Exercise instructions —
From the entries below, copy every line that contains the string "bale". Treat uppercase and lowercase as different, so only exact-case matches count.

Data excerpts —
######
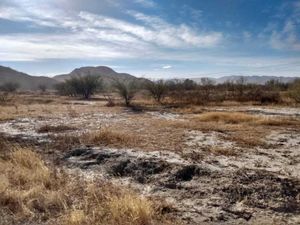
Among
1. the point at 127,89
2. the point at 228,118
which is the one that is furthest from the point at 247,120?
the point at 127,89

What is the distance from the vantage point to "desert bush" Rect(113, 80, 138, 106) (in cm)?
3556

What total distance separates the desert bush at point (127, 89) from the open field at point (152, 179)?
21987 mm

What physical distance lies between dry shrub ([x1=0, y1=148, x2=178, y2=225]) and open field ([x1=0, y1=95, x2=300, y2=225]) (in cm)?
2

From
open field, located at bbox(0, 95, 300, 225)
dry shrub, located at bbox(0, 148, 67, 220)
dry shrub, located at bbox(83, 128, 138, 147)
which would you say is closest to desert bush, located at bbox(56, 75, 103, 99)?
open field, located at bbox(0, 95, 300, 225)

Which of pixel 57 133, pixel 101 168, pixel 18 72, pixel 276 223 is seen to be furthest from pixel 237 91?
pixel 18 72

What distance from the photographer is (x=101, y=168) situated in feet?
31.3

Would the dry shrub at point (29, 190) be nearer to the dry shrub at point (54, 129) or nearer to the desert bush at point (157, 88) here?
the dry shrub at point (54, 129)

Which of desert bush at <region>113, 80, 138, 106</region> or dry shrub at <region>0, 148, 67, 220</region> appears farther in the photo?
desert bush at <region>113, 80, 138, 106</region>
######
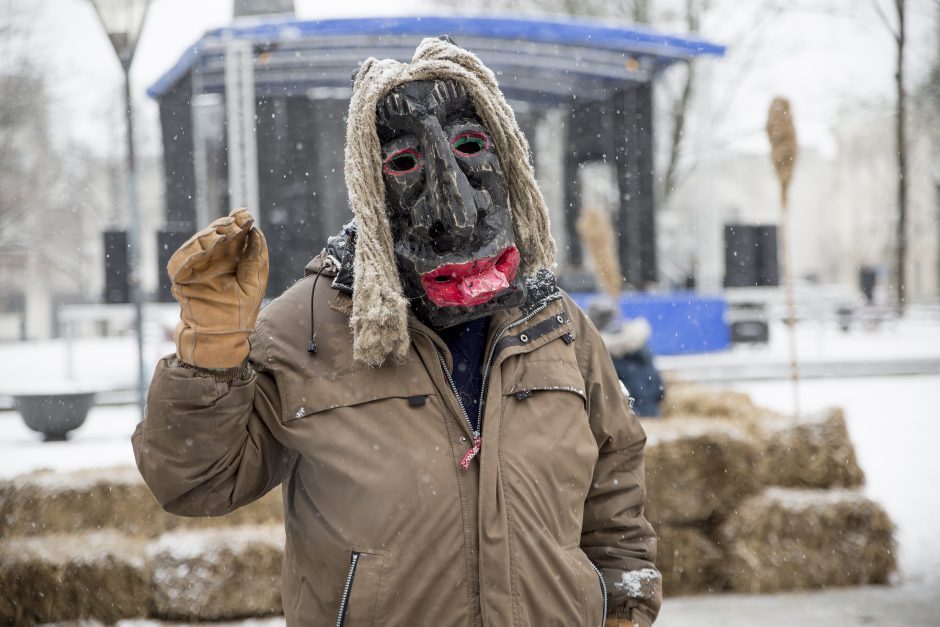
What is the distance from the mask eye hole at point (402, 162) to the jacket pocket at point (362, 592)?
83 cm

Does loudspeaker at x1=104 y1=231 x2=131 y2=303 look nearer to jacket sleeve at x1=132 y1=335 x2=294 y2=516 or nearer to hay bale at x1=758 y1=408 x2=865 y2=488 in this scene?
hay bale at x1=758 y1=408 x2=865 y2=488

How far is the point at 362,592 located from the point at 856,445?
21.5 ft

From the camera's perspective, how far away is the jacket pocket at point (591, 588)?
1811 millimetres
######
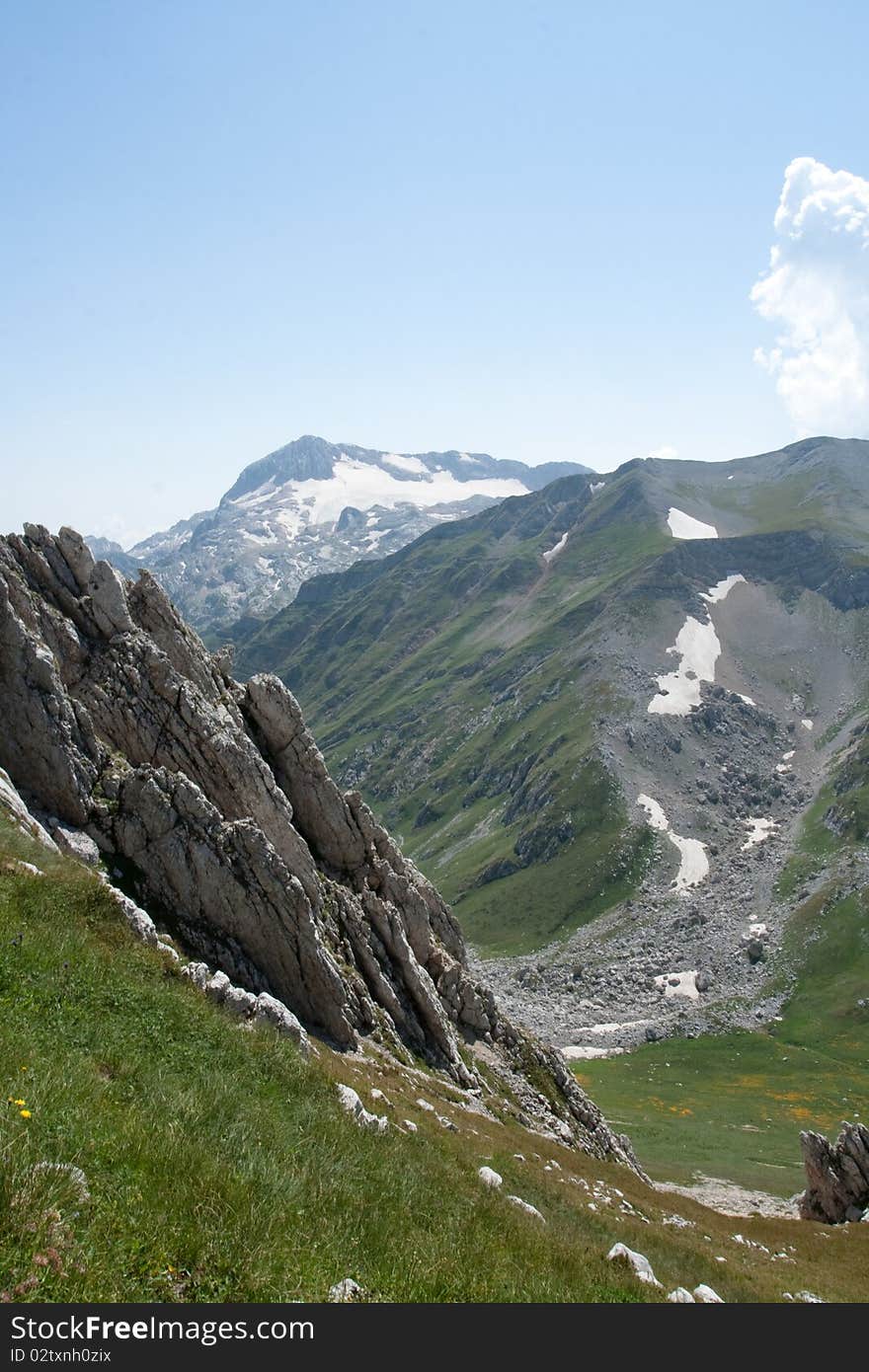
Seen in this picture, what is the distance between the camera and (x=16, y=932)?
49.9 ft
######
Reply to the task —
Does loudspeaker at x1=104 y1=231 x2=131 y2=303 look nearer to jacket sleeve at x1=132 y1=335 x2=294 y2=516 or nearer to hay bale at x1=758 y1=408 x2=865 y2=488 in this scene?
hay bale at x1=758 y1=408 x2=865 y2=488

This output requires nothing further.